No llamar a las cosas por su nombre está fenomenal cuando uno se dedica a la poesía culterana o a la nueva gastronomía. Pero cuando alguien se dedica a la política, debería afinar especialmente el lenguaje, para no añadir confusión a la ya embarullada tarea de gobernar.

Por eso no acabo de comprender lo que se quiere decir cuando se usan palabras como pueblo, democracia o libertad, que según la boca de la que salgan lo mismo significan una cosa que significan justo la contraria. Ni sé exactamente lo que quieren dar a entender algunos independentistas al hablar de la situación actual en Cataluña calificándola como anómala. Dada la afición de esta gente a emplear una semántica llorica, imagino que se referirán con ello al contraste entre lo de ahora y aquella deliciosa normalidad que disfrutaban no hace mucho, cuando podían hacer lo que les viniera en gana, así les viniese en gana transformar la sede parlamentaria en algo parecido a una fiesta de la espuma, para que no se notara mucho el asalto que en realidad estaban dando a las instituciones.

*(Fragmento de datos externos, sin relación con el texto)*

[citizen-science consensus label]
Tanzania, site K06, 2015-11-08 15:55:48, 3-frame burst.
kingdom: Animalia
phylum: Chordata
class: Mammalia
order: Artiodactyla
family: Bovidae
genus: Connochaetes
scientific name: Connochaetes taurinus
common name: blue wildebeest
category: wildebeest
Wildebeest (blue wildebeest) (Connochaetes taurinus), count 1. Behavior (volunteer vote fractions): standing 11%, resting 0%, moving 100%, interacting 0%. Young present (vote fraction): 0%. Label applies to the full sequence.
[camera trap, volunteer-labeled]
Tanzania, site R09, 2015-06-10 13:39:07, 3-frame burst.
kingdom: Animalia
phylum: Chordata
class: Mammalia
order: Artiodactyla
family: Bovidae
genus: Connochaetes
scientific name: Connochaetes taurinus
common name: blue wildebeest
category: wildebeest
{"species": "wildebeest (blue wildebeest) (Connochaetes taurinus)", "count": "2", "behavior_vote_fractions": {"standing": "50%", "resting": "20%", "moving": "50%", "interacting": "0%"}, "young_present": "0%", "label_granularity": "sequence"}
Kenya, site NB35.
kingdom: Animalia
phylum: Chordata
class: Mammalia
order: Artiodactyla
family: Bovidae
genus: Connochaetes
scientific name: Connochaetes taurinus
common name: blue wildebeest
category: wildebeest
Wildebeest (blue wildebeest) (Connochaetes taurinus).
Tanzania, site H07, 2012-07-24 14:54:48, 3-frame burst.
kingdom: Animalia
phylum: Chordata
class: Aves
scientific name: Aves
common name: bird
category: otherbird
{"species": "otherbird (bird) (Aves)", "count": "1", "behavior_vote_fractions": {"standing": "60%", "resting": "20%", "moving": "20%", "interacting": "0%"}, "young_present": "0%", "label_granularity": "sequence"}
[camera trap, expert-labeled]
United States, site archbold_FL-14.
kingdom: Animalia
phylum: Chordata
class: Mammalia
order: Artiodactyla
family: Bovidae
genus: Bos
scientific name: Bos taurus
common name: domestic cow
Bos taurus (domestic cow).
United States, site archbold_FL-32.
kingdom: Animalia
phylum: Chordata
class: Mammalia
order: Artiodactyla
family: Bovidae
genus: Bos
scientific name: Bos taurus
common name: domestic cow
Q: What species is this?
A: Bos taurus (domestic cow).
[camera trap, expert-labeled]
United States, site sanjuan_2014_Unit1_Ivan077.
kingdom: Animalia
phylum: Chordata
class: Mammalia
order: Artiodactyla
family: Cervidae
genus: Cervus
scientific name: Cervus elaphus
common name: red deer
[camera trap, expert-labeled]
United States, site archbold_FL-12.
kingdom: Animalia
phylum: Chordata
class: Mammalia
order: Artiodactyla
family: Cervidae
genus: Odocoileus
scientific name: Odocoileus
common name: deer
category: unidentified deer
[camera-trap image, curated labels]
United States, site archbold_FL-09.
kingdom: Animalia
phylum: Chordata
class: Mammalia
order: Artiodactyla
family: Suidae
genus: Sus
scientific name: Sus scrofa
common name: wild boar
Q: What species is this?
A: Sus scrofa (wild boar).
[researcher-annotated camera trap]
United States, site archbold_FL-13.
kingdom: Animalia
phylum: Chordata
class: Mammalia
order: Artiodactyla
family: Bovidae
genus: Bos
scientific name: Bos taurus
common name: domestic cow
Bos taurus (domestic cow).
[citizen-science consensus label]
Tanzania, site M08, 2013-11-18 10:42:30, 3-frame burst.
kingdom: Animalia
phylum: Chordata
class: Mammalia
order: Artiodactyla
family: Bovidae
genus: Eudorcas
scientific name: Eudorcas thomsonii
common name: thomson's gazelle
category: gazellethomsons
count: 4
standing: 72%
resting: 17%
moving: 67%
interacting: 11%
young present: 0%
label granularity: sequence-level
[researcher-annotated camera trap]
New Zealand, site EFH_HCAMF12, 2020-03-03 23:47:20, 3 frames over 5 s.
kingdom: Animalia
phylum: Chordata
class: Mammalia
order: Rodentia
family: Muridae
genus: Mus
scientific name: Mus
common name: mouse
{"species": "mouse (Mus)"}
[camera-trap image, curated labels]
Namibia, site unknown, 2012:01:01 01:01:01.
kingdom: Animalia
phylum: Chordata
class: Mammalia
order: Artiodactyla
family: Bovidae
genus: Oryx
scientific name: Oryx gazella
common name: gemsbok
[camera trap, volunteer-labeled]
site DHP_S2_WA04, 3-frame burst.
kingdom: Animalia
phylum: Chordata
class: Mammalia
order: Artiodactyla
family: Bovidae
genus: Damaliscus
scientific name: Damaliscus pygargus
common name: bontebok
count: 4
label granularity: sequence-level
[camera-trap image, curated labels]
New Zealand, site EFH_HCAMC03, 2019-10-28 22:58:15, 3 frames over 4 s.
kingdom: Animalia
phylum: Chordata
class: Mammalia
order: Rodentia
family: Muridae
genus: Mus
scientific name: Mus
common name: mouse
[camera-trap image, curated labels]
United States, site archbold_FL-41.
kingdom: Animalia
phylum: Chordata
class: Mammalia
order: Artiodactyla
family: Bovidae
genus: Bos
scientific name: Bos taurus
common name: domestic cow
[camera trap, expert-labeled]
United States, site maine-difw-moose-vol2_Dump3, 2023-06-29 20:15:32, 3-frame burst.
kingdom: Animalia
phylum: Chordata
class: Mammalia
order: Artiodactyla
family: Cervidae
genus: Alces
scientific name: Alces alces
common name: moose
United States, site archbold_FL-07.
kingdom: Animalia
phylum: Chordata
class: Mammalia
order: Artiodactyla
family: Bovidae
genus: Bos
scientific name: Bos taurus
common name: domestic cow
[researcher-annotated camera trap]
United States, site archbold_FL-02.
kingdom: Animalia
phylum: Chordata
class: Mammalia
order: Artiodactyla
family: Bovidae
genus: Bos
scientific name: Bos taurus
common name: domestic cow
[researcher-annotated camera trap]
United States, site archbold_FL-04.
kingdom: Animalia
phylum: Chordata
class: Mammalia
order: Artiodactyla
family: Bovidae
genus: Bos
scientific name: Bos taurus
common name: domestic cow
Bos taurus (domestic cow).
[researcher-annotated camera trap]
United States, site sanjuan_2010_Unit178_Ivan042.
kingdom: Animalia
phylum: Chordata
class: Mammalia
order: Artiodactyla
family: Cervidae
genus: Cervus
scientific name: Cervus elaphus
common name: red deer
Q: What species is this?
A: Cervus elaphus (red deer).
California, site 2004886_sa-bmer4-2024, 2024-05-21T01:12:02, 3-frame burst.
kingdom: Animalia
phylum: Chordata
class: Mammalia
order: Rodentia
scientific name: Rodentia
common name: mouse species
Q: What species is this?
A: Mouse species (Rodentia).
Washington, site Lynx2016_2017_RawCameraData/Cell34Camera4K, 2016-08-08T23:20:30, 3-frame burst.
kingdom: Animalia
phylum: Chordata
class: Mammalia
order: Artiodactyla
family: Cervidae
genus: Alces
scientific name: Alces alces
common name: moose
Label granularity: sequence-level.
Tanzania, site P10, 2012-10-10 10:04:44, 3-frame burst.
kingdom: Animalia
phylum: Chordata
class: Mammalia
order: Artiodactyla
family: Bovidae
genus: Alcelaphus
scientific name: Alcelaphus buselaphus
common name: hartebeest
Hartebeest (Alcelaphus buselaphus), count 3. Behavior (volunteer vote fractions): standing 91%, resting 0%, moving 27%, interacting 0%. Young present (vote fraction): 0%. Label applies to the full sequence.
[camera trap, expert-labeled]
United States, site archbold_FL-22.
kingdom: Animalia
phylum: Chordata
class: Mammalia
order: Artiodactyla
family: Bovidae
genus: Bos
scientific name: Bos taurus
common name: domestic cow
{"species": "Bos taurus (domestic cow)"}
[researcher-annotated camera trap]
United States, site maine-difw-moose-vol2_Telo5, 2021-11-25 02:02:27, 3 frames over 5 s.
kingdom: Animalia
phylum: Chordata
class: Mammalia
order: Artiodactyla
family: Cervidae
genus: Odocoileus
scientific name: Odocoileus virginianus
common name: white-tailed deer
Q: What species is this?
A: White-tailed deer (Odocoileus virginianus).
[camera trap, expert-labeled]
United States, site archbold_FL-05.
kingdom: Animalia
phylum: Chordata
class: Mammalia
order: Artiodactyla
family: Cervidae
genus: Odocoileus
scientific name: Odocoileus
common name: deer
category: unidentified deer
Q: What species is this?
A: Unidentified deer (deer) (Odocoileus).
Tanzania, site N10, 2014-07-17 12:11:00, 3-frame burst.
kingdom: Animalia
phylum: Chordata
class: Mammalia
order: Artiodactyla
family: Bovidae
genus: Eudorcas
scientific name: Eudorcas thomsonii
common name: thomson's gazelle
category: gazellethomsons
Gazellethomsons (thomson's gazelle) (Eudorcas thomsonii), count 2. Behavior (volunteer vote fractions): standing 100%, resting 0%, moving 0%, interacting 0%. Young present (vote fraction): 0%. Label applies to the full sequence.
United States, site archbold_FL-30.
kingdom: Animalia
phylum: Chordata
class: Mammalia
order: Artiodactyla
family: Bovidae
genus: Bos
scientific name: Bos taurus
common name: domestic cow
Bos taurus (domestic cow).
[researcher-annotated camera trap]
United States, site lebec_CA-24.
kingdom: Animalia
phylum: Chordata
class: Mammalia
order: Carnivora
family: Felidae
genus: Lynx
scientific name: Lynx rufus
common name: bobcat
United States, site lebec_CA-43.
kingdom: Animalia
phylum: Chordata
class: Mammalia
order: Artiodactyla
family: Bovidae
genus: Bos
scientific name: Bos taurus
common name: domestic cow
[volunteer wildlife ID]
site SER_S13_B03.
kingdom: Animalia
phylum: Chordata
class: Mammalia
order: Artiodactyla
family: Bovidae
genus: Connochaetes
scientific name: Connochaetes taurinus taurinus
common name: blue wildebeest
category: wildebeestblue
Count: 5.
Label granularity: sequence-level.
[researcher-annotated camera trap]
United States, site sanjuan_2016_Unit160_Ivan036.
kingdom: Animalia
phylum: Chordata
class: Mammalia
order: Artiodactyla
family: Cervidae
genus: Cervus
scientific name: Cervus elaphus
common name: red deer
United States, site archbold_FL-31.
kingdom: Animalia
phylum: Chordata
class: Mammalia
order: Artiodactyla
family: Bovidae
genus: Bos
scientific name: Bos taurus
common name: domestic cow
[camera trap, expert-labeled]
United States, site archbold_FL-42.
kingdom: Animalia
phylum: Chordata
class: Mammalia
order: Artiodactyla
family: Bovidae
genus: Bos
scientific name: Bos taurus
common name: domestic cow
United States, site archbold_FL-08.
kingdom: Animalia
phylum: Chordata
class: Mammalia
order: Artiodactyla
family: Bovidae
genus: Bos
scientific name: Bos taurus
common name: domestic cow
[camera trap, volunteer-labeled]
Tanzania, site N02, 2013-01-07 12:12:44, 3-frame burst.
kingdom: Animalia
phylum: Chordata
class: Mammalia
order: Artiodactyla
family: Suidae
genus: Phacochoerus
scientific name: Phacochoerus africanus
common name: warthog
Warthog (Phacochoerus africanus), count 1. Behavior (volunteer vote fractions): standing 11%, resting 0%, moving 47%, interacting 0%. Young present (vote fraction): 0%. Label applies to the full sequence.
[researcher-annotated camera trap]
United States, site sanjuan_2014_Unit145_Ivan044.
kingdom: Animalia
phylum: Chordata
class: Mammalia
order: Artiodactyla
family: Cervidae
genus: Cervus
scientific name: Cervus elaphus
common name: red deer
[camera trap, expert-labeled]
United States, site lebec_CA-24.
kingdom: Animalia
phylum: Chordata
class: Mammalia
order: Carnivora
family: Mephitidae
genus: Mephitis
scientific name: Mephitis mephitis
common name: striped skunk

Por ahora se ha frustrado el sueño independentista de convertir, sin despeinarse, a Cataluña en una, grande y libre. De hecho, tan facilona pretendían que iba a salirles la jugada que siguen sin asimilar que por estas cuestiones de la sedición y las malversaciones pudieran ir los suyos a la cárcel. ¡Ni que la Generalitat fuese el Ayuntamiento de Marbella, collons!

Si estarán alucinados que, insistiendo en ese discurso llorica, hablan hasta de presos políticos. Y eso cuando no presumen de tener un presidente en el exilio, como si la peregrinación de Puigdemont por Bélgica no recordara -antes que las andanzas de un héroe- las de Paco Martínez Soria paseando con su jaula y su jilguero por la gran ciudad.

Siendo anómala, no deja de ser razonable la situación, porque anómalo, lo que se dice anómalo, sería que la implantación del artículo 155 hubiera caído en manos de la Hermandad del Rocío de Cornellá. O que el canal autonómico estuviera obligado a emitir los informativos de Telemadrid. Pero ni la disolución del Govern ha forzado a los barceloneses a desayunar molletes de Espera ni han sustituido al cuerpo de mossos de esquadra por el Orfeón Donostiarra (que sin ser peor necesariamente, sí que sería raro de narices.)

Lo que no podemos hacer es exigir rigor en el habla a los que proclaman la independencia como quien celebra una carrera de sacos. Ni a los que vislumbraban un futuro de paz y prosperidad en la tierra que ahora ve cómo muchos familiares ni se hablan por la pejiguera nacionalista y de la que se largan en estampida las empresas. El problema es que para las cuentas tampoco se apañan. Y ya no hablo de contar como heridos de guerra a los que tuvieron gastroenteritis el día del referéndum. Hablo de la millonada que lleva costando todo este festival del despropósito. Más barato hubiese salido regalar a cada catalán una caja de puros, un chisquero y un par de billetes de 500 para encenderlos.